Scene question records

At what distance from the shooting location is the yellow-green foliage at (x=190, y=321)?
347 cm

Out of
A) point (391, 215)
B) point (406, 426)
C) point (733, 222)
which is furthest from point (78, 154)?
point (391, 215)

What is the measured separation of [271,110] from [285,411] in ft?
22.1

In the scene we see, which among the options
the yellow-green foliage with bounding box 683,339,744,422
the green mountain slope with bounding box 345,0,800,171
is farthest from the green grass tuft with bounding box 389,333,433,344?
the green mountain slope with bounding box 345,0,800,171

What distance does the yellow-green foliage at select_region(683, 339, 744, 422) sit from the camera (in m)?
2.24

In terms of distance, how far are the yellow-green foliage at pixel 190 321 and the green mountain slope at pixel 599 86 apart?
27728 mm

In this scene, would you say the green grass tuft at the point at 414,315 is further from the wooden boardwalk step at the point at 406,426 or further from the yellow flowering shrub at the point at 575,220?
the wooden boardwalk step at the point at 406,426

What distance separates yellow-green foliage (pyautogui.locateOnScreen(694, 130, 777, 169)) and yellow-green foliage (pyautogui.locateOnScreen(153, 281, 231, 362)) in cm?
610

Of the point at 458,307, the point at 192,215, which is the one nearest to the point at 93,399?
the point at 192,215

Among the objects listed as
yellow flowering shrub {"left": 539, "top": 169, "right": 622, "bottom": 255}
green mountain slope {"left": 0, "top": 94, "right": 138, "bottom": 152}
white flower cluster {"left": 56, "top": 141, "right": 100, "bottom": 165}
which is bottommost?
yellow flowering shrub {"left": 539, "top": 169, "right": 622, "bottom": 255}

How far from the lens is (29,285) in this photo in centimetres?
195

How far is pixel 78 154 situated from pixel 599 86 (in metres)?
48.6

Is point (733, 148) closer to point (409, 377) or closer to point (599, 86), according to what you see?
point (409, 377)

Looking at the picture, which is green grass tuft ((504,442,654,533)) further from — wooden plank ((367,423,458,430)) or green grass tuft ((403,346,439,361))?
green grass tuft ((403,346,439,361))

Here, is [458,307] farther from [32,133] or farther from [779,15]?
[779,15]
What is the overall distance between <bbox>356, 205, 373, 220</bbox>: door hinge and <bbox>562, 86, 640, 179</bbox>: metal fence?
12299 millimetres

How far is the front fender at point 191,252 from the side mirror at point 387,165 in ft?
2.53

#### What you are asked to do
Reproduce all of the material above verbatim, line for line, with nothing changed or left out.

#### Exercise answer
At what distance from the shooting location is the yellow-green foliage at (x=190, y=321)?
347 cm

Out of
A) point (391, 215)
B) point (406, 426)
C) point (733, 222)
which is furthest from point (78, 154)?
point (391, 215)

What is the measured separation of [271,110] from [285,411] in ft?
22.1

In the scene we see, which among the options
the yellow-green foliage with bounding box 683,339,744,422
the green mountain slope with bounding box 345,0,800,171
is farthest from the green grass tuft with bounding box 389,333,433,344?
the green mountain slope with bounding box 345,0,800,171

What distance does the yellow-green foliage at select_region(683, 339, 744, 422) sit from the camera (in m)?
2.24

In terms of distance, how far are the yellow-green foliage at pixel 190 321 and the green mountain slope at pixel 599 86 apart?
27728 mm

In this scene, would you say the green grass tuft at the point at 414,315 is further from the wooden boardwalk step at the point at 406,426 or further from the yellow flowering shrub at the point at 575,220?
the wooden boardwalk step at the point at 406,426

What distance separates yellow-green foliage (pyautogui.locateOnScreen(694, 130, 777, 169)) and yellow-green foliage (pyautogui.locateOnScreen(153, 281, 231, 362)) in cm?
610

Of the point at 458,307, the point at 192,215, which is the one nearest to the point at 93,399?
the point at 192,215

Among the objects listed as
yellow flowering shrub {"left": 539, "top": 169, "right": 622, "bottom": 255}
green mountain slope {"left": 0, "top": 94, "right": 138, "bottom": 152}
white flower cluster {"left": 56, "top": 141, "right": 100, "bottom": 165}
which is bottommost?
yellow flowering shrub {"left": 539, "top": 169, "right": 622, "bottom": 255}

How far from the lens is (29,285) in this photo in centimetres?
195

How far is pixel 78 154 situated from pixel 599 86 (in metres)?
48.6

Is point (733, 148) closer to point (409, 377) or closer to point (599, 86), according to what you see?
point (409, 377)

Looking at the picture, which is green grass tuft ((504,442,654,533)) further from — wooden plank ((367,423,458,430)) or green grass tuft ((403,346,439,361))?
green grass tuft ((403,346,439,361))

Here, is [458,307] farther from [32,133] or farther from [779,15]?
[779,15]
What is the overall distance between <bbox>356, 205, 373, 220</bbox>: door hinge and <bbox>562, 86, 640, 179</bbox>: metal fence?
12299 millimetres

How far is the front fender at point 191,252 from the side mirror at point 387,165 in ft?
2.53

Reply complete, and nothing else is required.